Step 6: Build and publish
- Build your plugin:
npm run build - Publish your plugin:
grok publish <your-stand-alias> - The plugin will be uploaded to your Datagrok instance.
- Once published, the system automatically detects identifiers matching your patterns and enables exploration.
Testing your setup
To verify your DB-explorer is working:
- Open any dataframe containing your identifiers or just type in your identifier in "Search Everywhere" box.
- Click on a cell containing an identifier (e.g.,
CHEMBL1234). - Make sure the Context Panel on the right side is open (if not, click on F4)
- Check the context panel, should see:
- The primary entity information
- Associated records from related tables (under links)

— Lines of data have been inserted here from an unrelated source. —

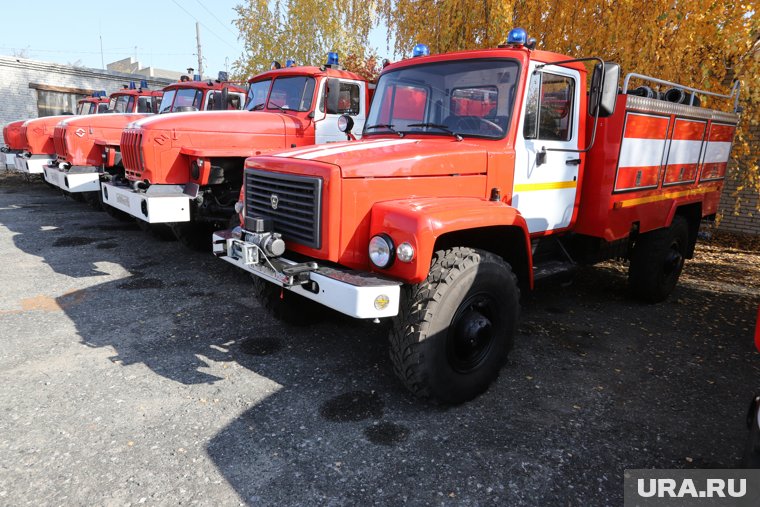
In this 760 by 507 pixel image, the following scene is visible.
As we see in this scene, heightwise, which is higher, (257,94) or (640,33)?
(640,33)

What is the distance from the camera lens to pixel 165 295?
5352mm

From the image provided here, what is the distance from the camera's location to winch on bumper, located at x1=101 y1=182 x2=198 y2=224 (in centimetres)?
542

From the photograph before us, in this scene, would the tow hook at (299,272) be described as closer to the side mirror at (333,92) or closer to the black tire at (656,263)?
the side mirror at (333,92)

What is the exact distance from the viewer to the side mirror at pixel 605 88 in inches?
139

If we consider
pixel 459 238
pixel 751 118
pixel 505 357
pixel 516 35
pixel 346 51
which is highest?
pixel 346 51

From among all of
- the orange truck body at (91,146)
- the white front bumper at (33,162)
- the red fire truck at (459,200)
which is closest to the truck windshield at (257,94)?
the orange truck body at (91,146)

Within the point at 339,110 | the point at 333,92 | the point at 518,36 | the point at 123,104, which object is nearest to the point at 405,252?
the point at 518,36

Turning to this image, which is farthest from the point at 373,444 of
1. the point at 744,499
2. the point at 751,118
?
the point at 751,118

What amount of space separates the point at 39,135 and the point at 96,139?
2.72 meters

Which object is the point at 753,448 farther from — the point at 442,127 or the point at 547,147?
the point at 442,127

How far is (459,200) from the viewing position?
131 inches

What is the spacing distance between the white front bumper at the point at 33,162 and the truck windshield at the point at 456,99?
844 cm

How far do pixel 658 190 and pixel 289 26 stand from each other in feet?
45.5

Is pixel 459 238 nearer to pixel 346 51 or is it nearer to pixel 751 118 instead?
pixel 751 118
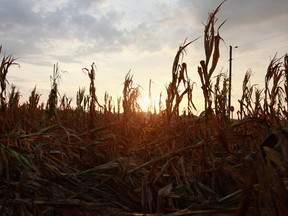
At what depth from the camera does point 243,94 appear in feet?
14.7

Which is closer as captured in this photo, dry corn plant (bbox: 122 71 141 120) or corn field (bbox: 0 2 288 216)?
corn field (bbox: 0 2 288 216)

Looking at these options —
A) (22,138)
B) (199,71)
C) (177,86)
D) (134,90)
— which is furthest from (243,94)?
(22,138)

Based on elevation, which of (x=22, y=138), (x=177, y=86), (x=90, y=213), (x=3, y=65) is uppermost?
(x=3, y=65)

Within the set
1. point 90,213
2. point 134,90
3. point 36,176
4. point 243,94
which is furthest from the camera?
point 134,90

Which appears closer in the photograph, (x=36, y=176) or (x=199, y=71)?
(x=199, y=71)

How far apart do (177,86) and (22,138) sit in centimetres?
153

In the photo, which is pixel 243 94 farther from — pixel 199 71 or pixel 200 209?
pixel 200 209

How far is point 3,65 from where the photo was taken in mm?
3373

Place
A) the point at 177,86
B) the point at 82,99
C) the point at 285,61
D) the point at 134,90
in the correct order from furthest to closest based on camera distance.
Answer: the point at 82,99 < the point at 134,90 < the point at 285,61 < the point at 177,86

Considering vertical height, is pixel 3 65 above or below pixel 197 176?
above

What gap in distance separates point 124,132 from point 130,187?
1.93 m

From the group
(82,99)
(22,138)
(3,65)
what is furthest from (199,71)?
(82,99)

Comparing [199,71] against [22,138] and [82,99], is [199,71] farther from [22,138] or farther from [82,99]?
[82,99]

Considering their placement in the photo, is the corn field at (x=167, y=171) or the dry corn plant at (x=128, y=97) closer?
the corn field at (x=167, y=171)
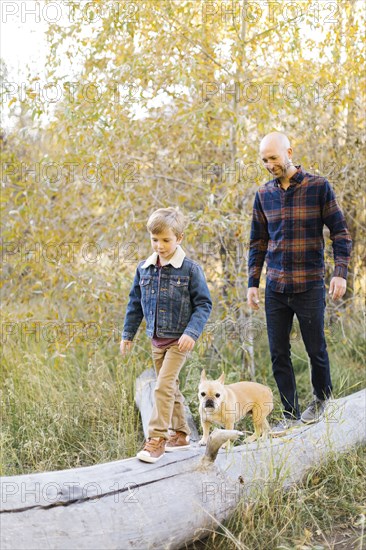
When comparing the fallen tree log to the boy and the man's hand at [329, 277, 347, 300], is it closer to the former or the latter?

- Click on related identifiers to navigate through the database.
Advanced customization
The DB-explorer library supports additional customization:
- Custom value converters: Transform identifier values before querying (e.g., adding prefixes).
- Additional relationships: Define relationships not captured in database foreign keys.
- Custom info panes: Add completely custom views in the Context Panel.
For more advanced usage, refer to the DB-explorer library source code.
Examples
The ChEMBL plugin provides a complete, real-world example of DB-explorer implementation for exploring the ChEMBL database.